La parole des bénéficiaires de ces dispositifs commence à peine à émerger rapporte l'Agence. Jean VANOYE confirme d'ailleurs que le CESR "commence à se poser la question de savoir comment faire participer ceux que l'on ne voit jamais : les bénéficiaires des dispositifs".
Cette parole encore trop inaudible est porteuse de réalités auxquelles à l'évidence les sections CFDT en entreprises peuvent répondre :
C'est le cas de tout qui a trait l'accueil des personnes en insertion professionnelle dans l'entreprise :
- suivi des contrats d'apprentissage et de professionnalisation qui sont un échec pour 35% d'entre eux dès les premiers mois de travail faute d'un accompagnement adapté.
- accès amélioré aux prestations des comités d'entreprise (les tickets restaurant, la participation aux frais de déplacement domicile/travail etc...),
- Une attention plus particulière aux personnels en contrats précaires
- la signature d'accords pour l'insertion des handicapés ,
- le maintien de postes sans ou peu qualifiés dans les organigrammes etc ...

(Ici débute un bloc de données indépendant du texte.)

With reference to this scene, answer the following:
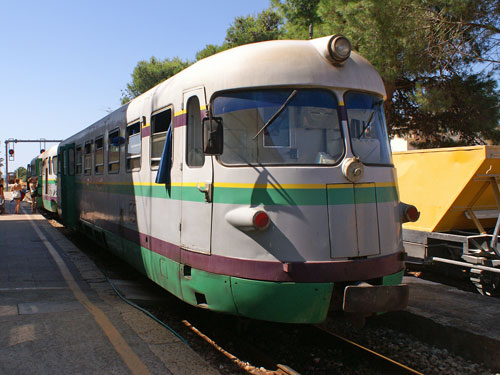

L'Etat a sa part de responsabilité et notamment à travers dispositif du RSA (Revenu de Solidarité Active ) qui permet de traiter le cas des personnes les plus proches de l'emploi mais qui laisse sans réponse l'inemployabilité profonde. C'est aussi le cas de la stigmatisation des exclus , du choix des mécanismes d'aide au logement social etc..
Les partenaires sociaux dans leurs négociations nationales aussi peuvent générer de l'exclusion : c'est le cas de la convention UNEDIC , de la notion "d'offre raisonnable d'emploi" , des décisions qui affectent la santé comme les franchises médicales.